Namun lucunya, proses transaksi seperti itu tidak saya rasakan di perguruan tinggi. Saya merasakan bahwa besarnya nominal biaya kuliah menentukan akses seseorang dalam jenjang perguruan tinggi, “si konsumen” (mahasiswa-red) banyak yang tidak tau tentang untuk apa saja alokasi dari besaran biaya yang mereka bayarkan, saya adalah salah satu dari yang tidak mengetahui hal itu. Angka 2,4 juta yang setiap semesternya saya bayarkan, tak pernah sekalipun saya mendapat kejelasan yang pasti terkait alokasi dari pembayaran tersebut, tapi tunggu dulu, saya melakukan sedikit perbincangan dengan teman-teman saya dari berbagai fakultas.

Pertama, Fathia dari jurusan Agribisnis. Dia tidak mengetahui untuk apa saja UKT yang setiap semesternya di bayarkan. Tidak pernah ada yang memberi tahu Fathia apakah UKT yang dia bayarkan untuk fasilitas kelas, untuk membayar dosen, atau entah lah. Fathia tidak pernah mengerti akan dialokasikan kemana saja UKT yang ia bayarkan itu. Ada lagi statement dari Syahla, jurusan teknologi pangan , ia hanya mengetahui bahwa nominal UKT yang ia bayarkan setiap bulan sebesar Rp3.900.000 adalah untuk sarana dan prasarana kampus, seperti membayar alat dan bahan praktikum. Namun, ada yang menarik lagi, walaupun begitu, ia tetap harus membayar buku panduan praktikum. “Itu udah nggak masuk dalam UKT, jadi kita harus print sendiri diktatnya karena katanya nggak masuk dalam biaya UKT,” itu yang disampaikan Syahla mengutip dosennya.
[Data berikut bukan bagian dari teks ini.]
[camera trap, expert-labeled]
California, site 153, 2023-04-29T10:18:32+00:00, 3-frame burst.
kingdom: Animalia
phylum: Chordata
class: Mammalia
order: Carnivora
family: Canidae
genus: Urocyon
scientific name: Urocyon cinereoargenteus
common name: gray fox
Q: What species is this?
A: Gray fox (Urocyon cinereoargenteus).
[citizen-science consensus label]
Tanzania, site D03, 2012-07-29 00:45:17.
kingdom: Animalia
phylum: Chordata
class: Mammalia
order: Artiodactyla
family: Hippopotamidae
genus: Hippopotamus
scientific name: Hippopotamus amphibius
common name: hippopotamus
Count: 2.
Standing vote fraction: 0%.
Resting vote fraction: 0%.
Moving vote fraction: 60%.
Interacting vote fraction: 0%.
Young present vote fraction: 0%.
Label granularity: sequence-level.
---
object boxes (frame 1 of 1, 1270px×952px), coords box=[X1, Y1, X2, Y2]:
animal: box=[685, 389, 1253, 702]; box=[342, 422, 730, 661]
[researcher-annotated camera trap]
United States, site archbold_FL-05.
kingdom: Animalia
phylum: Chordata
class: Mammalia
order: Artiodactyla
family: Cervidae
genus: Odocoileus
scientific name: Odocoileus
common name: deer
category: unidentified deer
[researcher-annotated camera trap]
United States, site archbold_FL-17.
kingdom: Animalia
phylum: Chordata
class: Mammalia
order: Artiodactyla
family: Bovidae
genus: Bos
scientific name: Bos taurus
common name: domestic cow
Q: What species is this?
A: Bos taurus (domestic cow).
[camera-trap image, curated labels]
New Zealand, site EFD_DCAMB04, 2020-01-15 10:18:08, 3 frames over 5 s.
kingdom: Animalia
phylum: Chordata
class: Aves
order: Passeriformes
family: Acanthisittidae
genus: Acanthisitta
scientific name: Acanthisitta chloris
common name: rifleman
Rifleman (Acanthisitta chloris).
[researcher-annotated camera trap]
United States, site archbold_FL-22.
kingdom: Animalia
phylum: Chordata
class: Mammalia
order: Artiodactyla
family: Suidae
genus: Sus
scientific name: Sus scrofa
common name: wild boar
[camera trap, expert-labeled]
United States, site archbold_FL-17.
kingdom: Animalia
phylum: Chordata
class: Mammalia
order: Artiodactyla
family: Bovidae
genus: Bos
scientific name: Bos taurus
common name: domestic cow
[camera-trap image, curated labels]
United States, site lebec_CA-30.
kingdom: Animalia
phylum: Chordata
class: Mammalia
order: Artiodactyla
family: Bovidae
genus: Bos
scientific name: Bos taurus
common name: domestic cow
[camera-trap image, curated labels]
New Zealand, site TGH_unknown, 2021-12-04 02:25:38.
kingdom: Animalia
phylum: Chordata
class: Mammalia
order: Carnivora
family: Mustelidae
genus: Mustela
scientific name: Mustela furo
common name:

Tidak berhenti di kalangan mahasiswa ilmu exact, misteri kemana perginya UKT yang dibayarkan oleh mahasiswa ilmu exact juga dialami oleh mahasiswa ilmu Social Humaniora (Soshum), seperti contohnya Sastra Inggris. Teman saya Yanti menjelaskan bahwa ia baru saja tahu kalau selama ini UKT yang mereka bayarkan itu adalah untuk buku, KKN, dan KKL. Karena yang mereka tahu, UKT yang selama ini ibunya bayarkan ke rekening UNSOED adalah untuk pemeliharaan kampus semata. Lalu, Rini juga menambahkan, bahwa selama 6 Semester ini membayar UKT itu dialokasikan untuk gaji pegawai kampus maupun pegawai honorer. Ada juga tanggapan dari mahasiswa kampus “merah”, Fakultas Hukum, Nadia menyadari bahwa UKT yang ia bayarkan adalah untuk biaya perkuliahan, fasilitas serta membiayai KKN yang akan ia laksanakan bulan juli mendatang.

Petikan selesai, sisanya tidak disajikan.